▶ [Work to complete] Reproduce this listing in full.

─── Study material

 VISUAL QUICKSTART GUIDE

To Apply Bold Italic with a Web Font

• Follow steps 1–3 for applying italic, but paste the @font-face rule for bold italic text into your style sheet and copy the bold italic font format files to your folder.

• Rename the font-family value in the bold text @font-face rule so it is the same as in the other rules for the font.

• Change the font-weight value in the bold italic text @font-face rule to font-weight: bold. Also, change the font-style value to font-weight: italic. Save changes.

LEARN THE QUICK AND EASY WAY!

──────

▶ [Response]
 VISUAL QUICKSTART GUIDE

To Apply Bold Italic with a Web Font

• Follow steps 1–3 for applying italic, but paste the @font-face rule for bold italic text into your style sheet and copy the bold italic font format files to your folder.

• Rename the font-family value in the bold text @font-face rule so it is the same as in the other rules for the font.

• Change the font-weight value in the bold italic text @font-face rule to font-weight: bold. Also, change the font-style value to font-weight: italic. Save changes.

LEARN THE QUICK AND EASY WAY!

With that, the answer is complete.